Nonsense. Wasn't it supposed to be the Syrians who killed Hariri (or so The New York Times and the London Times would have us believe) that blew Hariri's motorcade up – along with the 21 others whose names we have all forgotten – on St Valentine's Day of 2005? Nope. Since the Syrians offered their assistance to the United States in Iraq, it's been the pesky Iranians (courtesy The New York Times and The Times of London) who, through their Hezbollah allies, have been blamed for the mass slaughter Notice, by the way, how the Syrians and Iranians were blamed for Lockerbie and then, post-Syrian help in the liberation of Kuwait in 1991, the Libyans?

Anyway. Amadinejad poured scorn on the UN's Hague tribunal which may – or may not (watch this space) – accuse Hezbollah of killing Rafiq (son of Saad) on Syria's behalf? And lo and behold, on Thursday morning this week, two officers of The Hague tribunal turned up in the southern suburbs of Beirut to examine the records of a gynaecological clinic.

Yes. GYNAECOLOGICAL CLINIC?, I hear you ask. Well, The Hague spokesmen/spokeswomen won't say what this is about. But I can tell you. Between 15 and 17 Shia Muslim women from the southern suburbs of Beirut – who are having pregnancy tests at the clinic – are sisters or wives of leading Hezbollah officials, and The Hague guys wanted their mobile telephone numbers to match them with calls made from the same numbers on the afternoon of Hariri's murder, perhaps by their husbands.

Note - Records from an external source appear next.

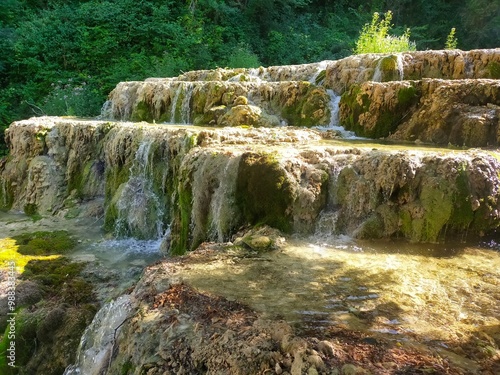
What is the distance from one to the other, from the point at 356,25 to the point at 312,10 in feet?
13.9

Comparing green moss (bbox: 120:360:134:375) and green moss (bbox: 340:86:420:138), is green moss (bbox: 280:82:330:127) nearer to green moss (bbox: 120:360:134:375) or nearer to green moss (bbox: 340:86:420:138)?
green moss (bbox: 340:86:420:138)

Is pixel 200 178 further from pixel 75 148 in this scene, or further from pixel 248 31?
pixel 248 31

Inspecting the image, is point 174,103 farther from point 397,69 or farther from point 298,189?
point 298,189

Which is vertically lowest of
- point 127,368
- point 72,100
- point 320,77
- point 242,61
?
point 127,368

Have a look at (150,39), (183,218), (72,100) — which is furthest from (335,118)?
(150,39)

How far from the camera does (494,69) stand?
7930 mm

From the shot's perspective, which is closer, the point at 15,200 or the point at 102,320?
the point at 102,320

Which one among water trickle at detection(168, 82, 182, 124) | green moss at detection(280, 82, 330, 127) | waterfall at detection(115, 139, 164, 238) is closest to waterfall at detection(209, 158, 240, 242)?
waterfall at detection(115, 139, 164, 238)

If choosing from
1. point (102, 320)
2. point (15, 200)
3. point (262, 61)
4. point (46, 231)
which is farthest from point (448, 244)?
point (262, 61)

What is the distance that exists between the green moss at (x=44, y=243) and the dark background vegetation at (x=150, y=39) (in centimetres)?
756

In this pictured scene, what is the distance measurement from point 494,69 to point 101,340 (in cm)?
845

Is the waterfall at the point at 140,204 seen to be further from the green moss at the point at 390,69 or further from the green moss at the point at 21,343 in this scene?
the green moss at the point at 390,69

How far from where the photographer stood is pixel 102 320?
3846mm

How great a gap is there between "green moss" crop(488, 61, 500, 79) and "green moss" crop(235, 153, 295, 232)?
542 cm
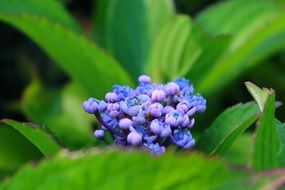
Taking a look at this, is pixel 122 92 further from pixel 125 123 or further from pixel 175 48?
pixel 175 48

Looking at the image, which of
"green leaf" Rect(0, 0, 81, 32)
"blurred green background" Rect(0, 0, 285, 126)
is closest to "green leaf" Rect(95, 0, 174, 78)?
"green leaf" Rect(0, 0, 81, 32)

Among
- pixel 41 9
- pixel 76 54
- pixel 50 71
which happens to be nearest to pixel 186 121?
pixel 76 54

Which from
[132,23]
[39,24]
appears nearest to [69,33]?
[39,24]

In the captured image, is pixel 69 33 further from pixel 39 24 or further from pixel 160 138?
pixel 160 138

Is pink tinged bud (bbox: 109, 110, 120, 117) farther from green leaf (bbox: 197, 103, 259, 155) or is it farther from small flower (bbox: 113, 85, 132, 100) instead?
green leaf (bbox: 197, 103, 259, 155)

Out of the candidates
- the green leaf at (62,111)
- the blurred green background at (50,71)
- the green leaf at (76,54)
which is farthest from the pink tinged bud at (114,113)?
the blurred green background at (50,71)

Now, 11 members of the Lebanese Alpha mobile company (Mr Robert's mobile, by the way, belongs to the same company) have been arrested and charged with spying for Israel. Hezbollah claims that Israel has inserted mobile calls into the record of the 14 February 2005 calls – the originals came from the British listening system on Mount Troodos in Cyprus – in order to plant evidence. So The Hague men arrived at the clinic with the usual horde of Lebanese security men to protect them. But they were met by up to 150 ladies, minibussed to the clinic by – Hezbollah? – to complain at this grotesque personal intrusion. Hezbollah denies all knowledge of the affair. Of course. But the women pulled the hair of the Hague's female interpreter and so jostled The Hague men that they managed to get their hands on one of their briefcases.

Needless to say, The Hague won't identify the nationality of their own two foolish officials who thought they could brazenly walk into Hezbollah's fiefdom with their secrets intact in a briefcase. I can reveal that one of them was French, the other Australian.

They had asked for a 9am appointment with the head of the clinic – this appointment was, of course, betrayed to Hezbollah – and they didn't get those mobile telephone numbers. They just lost their briefcase. As I write, the contents are being translated by Hezbollah. What hope The Hague tribunal? What hope Lebanon?